[TEXTAUSZUG]

Letzte Bastion der Unparteilichkeit

AUSSERRHODEN. Auch in Appenzell Ausserrhoden gewinnen Parteien immer mehr an Einfluss. Die Wahlstatistik zeigt erstmals die schwindende Bedeutung der Parteilosen. Damit könnte die letzte Stunde des Majorz geschlagen haben, zumindest in den mittelgrossen Gemeinden.

14. Februar 2015, 10:05
DANIEL BOCHSLER

Die beiden Appenzell standen zuletzt noch für einen politischen Mythos: Sie verkörpern die Demokratie-Idylle, in der die Bürgerinnen und Bürger selber Politik machen, ohne auf Parteien angewiesen zu sein. Das Bundesgericht zollt in seinem jüngsten Urteil zu den Ausserrhoder Kantonsratswahlen dieser Appenzeller Eigenheit Respekt und gewährte Ausserrhoden einen Sonderstatus, weil es die Parteilosen hoch achtet.

Doch der Proporz kommt womöglich schon schneller als angenommen, denn die Bedeutung der Parteien wurde hier bislang unterschätzt, zumindest was die mittelgrossen Gemeinden angeht. Der Mythos der parteifreien Demokratie bleibt nur noch in den ganz kleinen Gemeinden bestehen. In allen Ausserrhoder Gemeinden ab 3000 Einwohnerinnen und Einwohnern (also in Heiden, Teufen und Speicher) hat dagegen bereits heute die Parteipolitik Einzug gehalten.

[/TEXTAUSZUG]
[GEGEBENE EINTRÄGE]

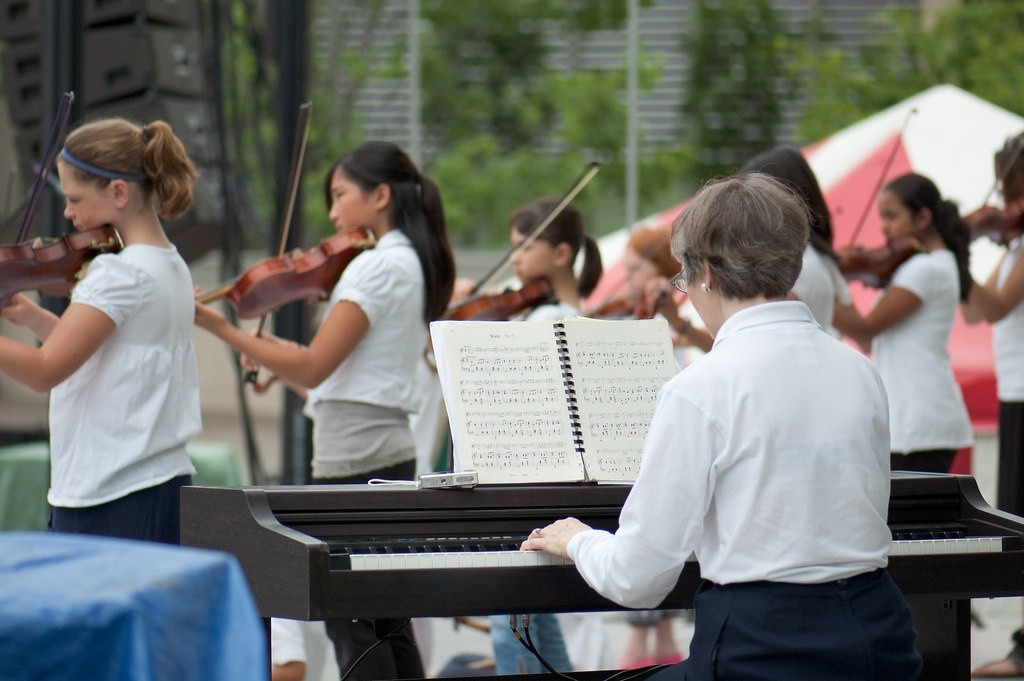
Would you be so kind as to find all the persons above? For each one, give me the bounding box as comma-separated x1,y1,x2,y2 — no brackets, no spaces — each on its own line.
519,175,932,681
615,225,716,666
970,131,1024,679
0,117,202,549
442,199,604,680
834,172,977,473
736,144,833,340
195,141,458,681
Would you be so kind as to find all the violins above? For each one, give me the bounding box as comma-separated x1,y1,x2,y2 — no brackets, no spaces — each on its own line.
959,200,1024,246
427,276,555,321
833,240,926,278
0,224,123,305
195,225,375,319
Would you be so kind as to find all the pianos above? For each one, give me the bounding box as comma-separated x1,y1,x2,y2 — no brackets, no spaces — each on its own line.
180,470,1023,620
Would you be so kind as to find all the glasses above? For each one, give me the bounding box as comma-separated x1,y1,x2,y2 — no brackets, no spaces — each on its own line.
670,265,689,294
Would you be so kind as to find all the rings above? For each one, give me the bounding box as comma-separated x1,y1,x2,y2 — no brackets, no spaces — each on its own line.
535,528,542,538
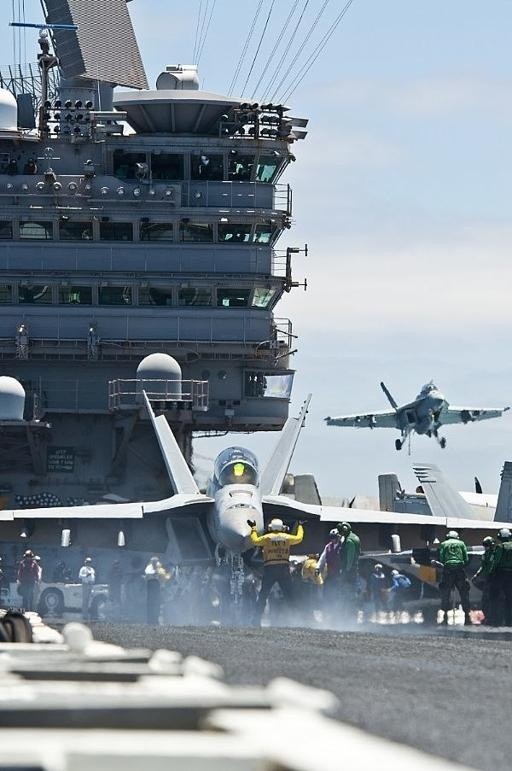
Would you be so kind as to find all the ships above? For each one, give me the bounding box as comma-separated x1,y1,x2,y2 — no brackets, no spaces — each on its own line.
0,0,512,770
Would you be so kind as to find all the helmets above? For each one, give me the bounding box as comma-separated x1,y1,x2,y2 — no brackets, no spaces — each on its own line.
390,568,399,578
497,527,511,539
84,556,93,564
267,518,290,534
22,548,34,558
36,556,42,562
445,530,461,540
482,534,496,546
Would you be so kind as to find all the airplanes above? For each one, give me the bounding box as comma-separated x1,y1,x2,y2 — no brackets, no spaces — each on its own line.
0,388,512,622
1,389,512,570
377,459,512,522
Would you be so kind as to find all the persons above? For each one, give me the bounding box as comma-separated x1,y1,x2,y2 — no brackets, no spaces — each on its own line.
299,553,324,621
336,522,363,628
144,558,169,624
50,561,65,580
249,375,257,398
64,569,75,582
391,570,414,609
107,560,127,612
30,555,43,612
485,529,512,626
19,550,40,608
435,531,471,627
314,528,343,626
472,536,497,625
246,519,314,627
79,557,96,621
370,564,392,624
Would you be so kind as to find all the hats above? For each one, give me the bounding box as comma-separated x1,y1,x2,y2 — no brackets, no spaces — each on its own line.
328,527,339,536
337,520,352,536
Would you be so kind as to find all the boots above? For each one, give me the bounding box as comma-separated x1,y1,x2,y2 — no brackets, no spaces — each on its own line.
464,614,472,625
441,617,449,625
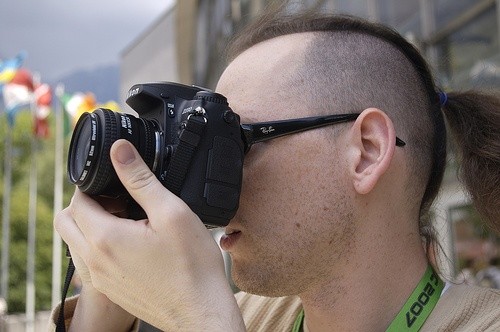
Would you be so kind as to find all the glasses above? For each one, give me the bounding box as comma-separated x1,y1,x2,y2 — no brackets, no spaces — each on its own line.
239,112,406,154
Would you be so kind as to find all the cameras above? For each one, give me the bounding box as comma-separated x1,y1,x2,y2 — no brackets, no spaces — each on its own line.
67,80,243,229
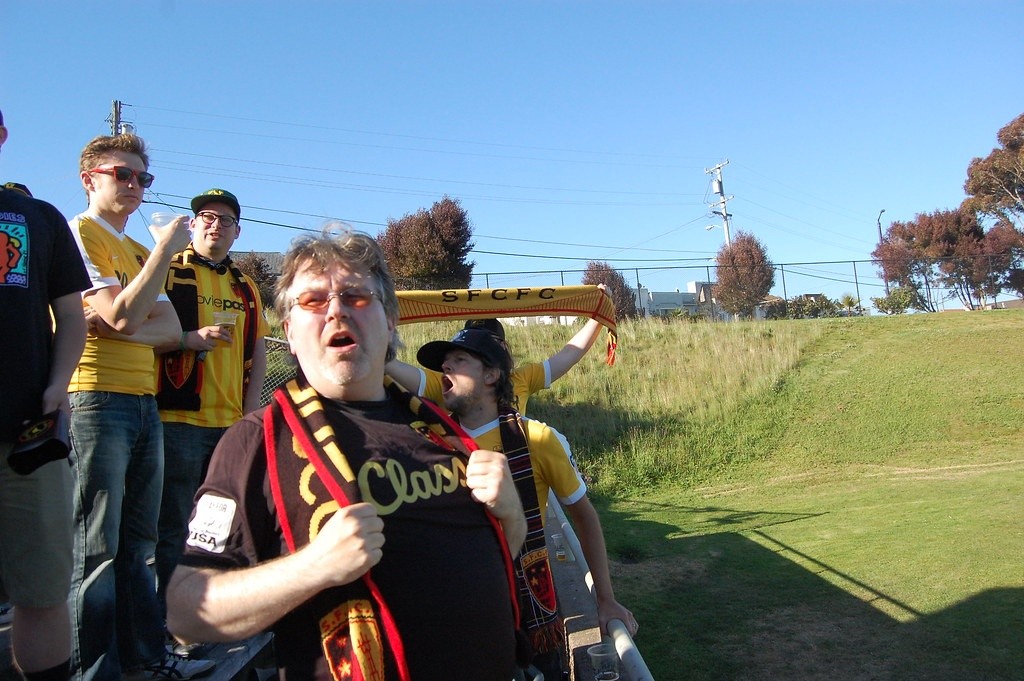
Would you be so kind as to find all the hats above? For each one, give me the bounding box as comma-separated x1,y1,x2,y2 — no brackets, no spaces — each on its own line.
190,188,241,222
0,182,34,197
463,319,506,340
416,329,506,362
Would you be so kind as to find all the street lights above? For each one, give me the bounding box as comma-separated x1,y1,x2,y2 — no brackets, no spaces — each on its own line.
706,224,741,322
876,208,890,296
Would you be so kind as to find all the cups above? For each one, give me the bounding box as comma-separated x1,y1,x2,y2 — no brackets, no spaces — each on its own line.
551,534,566,560
151,212,183,227
587,644,619,681
213,312,240,341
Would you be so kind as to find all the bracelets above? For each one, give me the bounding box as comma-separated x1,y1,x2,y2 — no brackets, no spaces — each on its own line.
179,331,187,352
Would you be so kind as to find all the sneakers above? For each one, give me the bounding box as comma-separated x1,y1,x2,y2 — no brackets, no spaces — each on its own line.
117,652,215,681
162,617,205,657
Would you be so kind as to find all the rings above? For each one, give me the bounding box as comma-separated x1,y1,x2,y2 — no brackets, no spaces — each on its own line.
632,623,638,628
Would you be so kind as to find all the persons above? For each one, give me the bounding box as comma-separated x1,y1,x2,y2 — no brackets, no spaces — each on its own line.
0,112,191,681
159,188,271,657
416,329,638,681
165,222,527,681
384,283,613,417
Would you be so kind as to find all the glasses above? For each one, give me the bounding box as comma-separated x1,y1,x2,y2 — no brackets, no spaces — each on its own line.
289,287,382,311
88,165,155,188
194,211,239,227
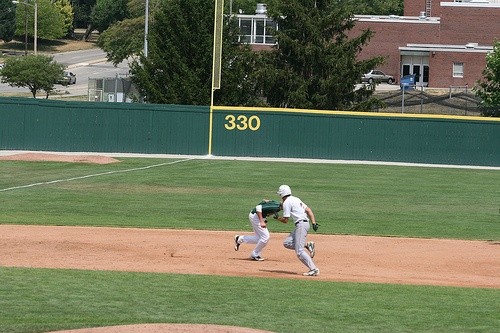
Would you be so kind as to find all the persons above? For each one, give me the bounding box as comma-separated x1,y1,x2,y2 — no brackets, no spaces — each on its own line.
234,184,320,276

[/GEGEBENE EINTRÄGE]

**DEINE AUFGABEN:**
1/ Welche Gemeinden mit 3000 oder mehr Einwohnern nennt der Text über Appenzell Ausserrhoden?
2/ Schreib aus dem Text über Appenzell Ausserrhoden alles ab, was von „14. Februar 2015, 10:05“ bis hinunter zu „Parteilosen hoch achtet.“ steht.

**ERWARTETE ANTWORTEN:**
1/ Heiden, Teufen und Speicher.

2/
14. Februar 2015, 10:05
DANIEL BOCHSLER

Die beiden Appenzell standen zuletzt noch für einen politischen Mythos: Sie verkörpern die Demokratie-Idylle, in der die Bürgerinnen und Bürger selber Politik machen, ohne auf Parteien angewiesen zu sein. Das Bundesgericht zollt in seinem jüngsten Urteil zu den Ausserrhoder Kantonsratswahlen dieser Appenzeller Eigenheit Respekt und gewährte Ausserrhoden einen Sonderstatus, weil es die Parteilosen hoch achtet.